Stated goal ::
Can you copy the notes about a dream of Dirac notation word for word, from the first heading to the last line?

## Weird dreams

I woke up today having a dream still in my head from the night, but it was a strange one. I was expanding out the Dirac notation representation of an operator in matrix form, but the symbols in the kets were elaborate pictures of Disney princesses that I was drawing with forestry scenery in the background, including little bears. At the point that I woke up from the dream, I noticed that I’d gotten the proportion of the bears wrong in one of the pictures, and they looked like they were ready to eat one of the princess characters.

## Guts

As a side effect of this weird dream I actually started thinking about matrix element representation of operators.

Information supplied ::
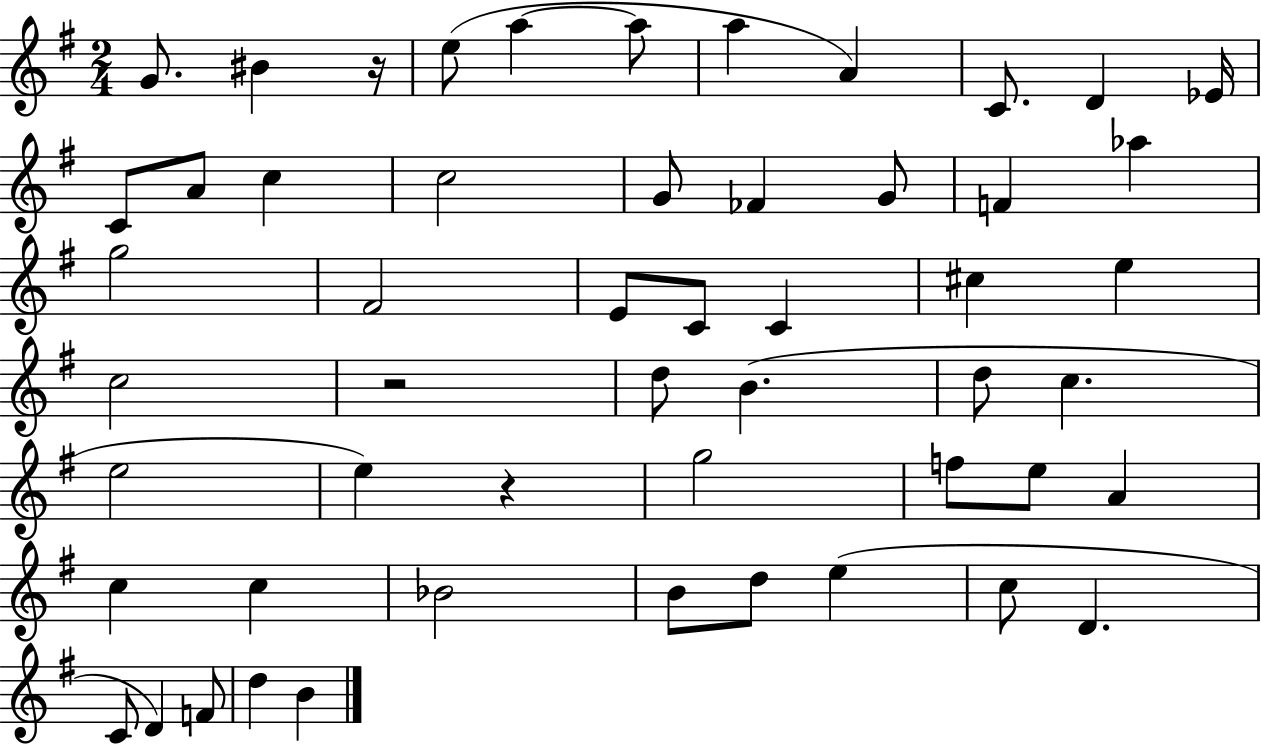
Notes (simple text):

G4/e. BIS4/q R/s E5/e A5/q A5/e A5/q A4/q C4/e. D4/q Eb4/s C4/e A4/e C5/q C5/h G4/e FES4/q G4/e F4/q Ab5/q G5/h F#4/h E4/e C4/e C4/q C#5/q E5/q C5/h R/h D5/e B4/q. D5/e C5/q. E5/h E5/q R/q G5/h F5/e E5/e A4/q C5/q C5/q Bb4/h B4/e D5/e E5/q C5/e D4/q. C4/e D4/q F4/e D5/q B4/q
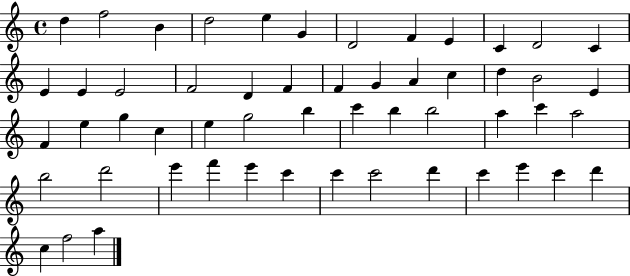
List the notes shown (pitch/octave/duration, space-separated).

D5/q F5/h B4/q D5/h E5/q G4/q D4/h F4/q E4/q C4/q D4/h C4/q E4/q E4/q E4/h F4/h D4/q F4/q F4/q G4/q A4/q C5/q D5/q B4/h E4/q F4/q E5/q G5/q C5/q E5/q G5/h B5/q C6/q B5/q B5/h A5/q C6/q A5/h B5/h D6/h E6/q F6/q E6/q C6/q C6/q C6/h D6/q C6/q E6/q C6/q D6/q C5/q F5/h A5/q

Solution ::
## Weird dreams

I woke up today having a dream still in my head from the night, but it was a strange one. I was expanding out the Dirac notation representation of an operator in matrix form, but the symbols in the kets were elaborate pictures of Disney princesses that I was drawing with forestry scenery in the background, including little bears. At the point that I woke up from the dream, I noticed that I’d gotten the proportion of the bears wrong in one of the pictures, and they looked like they were ready to eat one of the princess characters.

## Guts

As a side effect of this weird dream I actually started thinking about matrix element representation of operators.